CHAPTER II
Conceived in Beauty
... Here in close recess
With flowers, garlands and sweet smelling herbs,
Espousèd Eve deck’d first her nuptial bed,
And heav’nly choirs the Hymenæan sung,
What day the genial angel to our sire
Brought her in naked beauty more adorn’d,
More lovely than Pandora, whom the Gods
Endow’d with all their gifts....
... Into their inmost bower
Handed they went; and, eased the putting off
Those troublesome disguises which we wear,
Straight side by side were laid; nor turn’d, I ween,
Adam from his fair spouse; nor Eve the rites
Mysterious of connubial love refused:
These, lull’d by nightingales, embracing slept,
And on their naked limbs the flowery roof
Shower’d roses, which the morn repaired. Sleep on,
Blest pair, and O! yet happiest if ye seek
No happier state, and know to know no more.
Milton: Paradise Lost.
In ancient Sanskrit, there is a work dealing minutely with love and with the different forms its expression takes in different types of people. This has been modified, added to and re-written by many later authors, and under various names works based on this are to be found in Sanskrit and translated into various Indian dialects.
In these volumes much that is curious, and to Western nations, absurd, is to be found, but also several profound observations which appear to be based on truths generally ignored by us. One of the interesting themes of these very early writers is a recognition and a description of the characteristics of the best and most perfect type of woman, the “Padmini.” In addition to describing fully her physical appearance and characteristics, it is observed that she being a child of light and not of darkness, prefers the supreme act of love to take place in the daylight rather than the dark.
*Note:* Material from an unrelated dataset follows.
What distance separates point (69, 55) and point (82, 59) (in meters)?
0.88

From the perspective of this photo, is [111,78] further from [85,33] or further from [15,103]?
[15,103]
In this country, owing to our artificial, over-burdened and over-strained lives, the physical union of lovers is almost always confined to the night time. Crowded as we are in cities and suburban districts, solitude in Nature is almost impossible; for most, seclusion is only known in a closed room after dark. The Sanskrit writer of the sixth century, however, takes love more seriously than we do, and he describes how for the sacred union serious preparation of beauty should be made—a room or natural arbour decked with flowers; and for the supreme expression of love (that is the love between a pair each of the highest and most perfect type), this should take place in the light of day and not the darkness of the night. Even in our present degraded civilization there are some who do realize the sacredness and the value of the bodily embrace in the fresh beauty of nature and sunlight. There must be many beautiful children who were conceived from unions which took place under natural conditions of light and open air radiance. The most spontaneous time for conception is the summer when our air is mild and sweet enough for true love in Nature’s way.
In an empire where woodland or seaside solitude is not obtainable by lovers for this their most sacred function, the distribution of the population is gravely wrong. It will, however, probably for some time to come be difficult for those who desire such a profound return to natural rectitude, to obtain the necessary security of seclusion amid beautiful surroundings. Therefore, alas, it will in all probability long remain only possible to most lovers to ramble together in nature, and then later to follow the usual course of uniting within their room.
We do not know enough about ourselves or the results of our actions, under our present conditions, to realize to what extent the hour of conception modifies the quality of the offspring. We only know that the child of lovers beautiful in mind and body, the child ardently desired by them, whose coming is prepared with every beauty which it is in their power to obtain, is often well worth all the outlay of love and thought. Certainly among those personally known to me who have followed the rather exceptional course I indicate, the children are remarkable for both physical beauty and exquisite vitality, balanced with sweetness and strength of mental and spiritual qualities.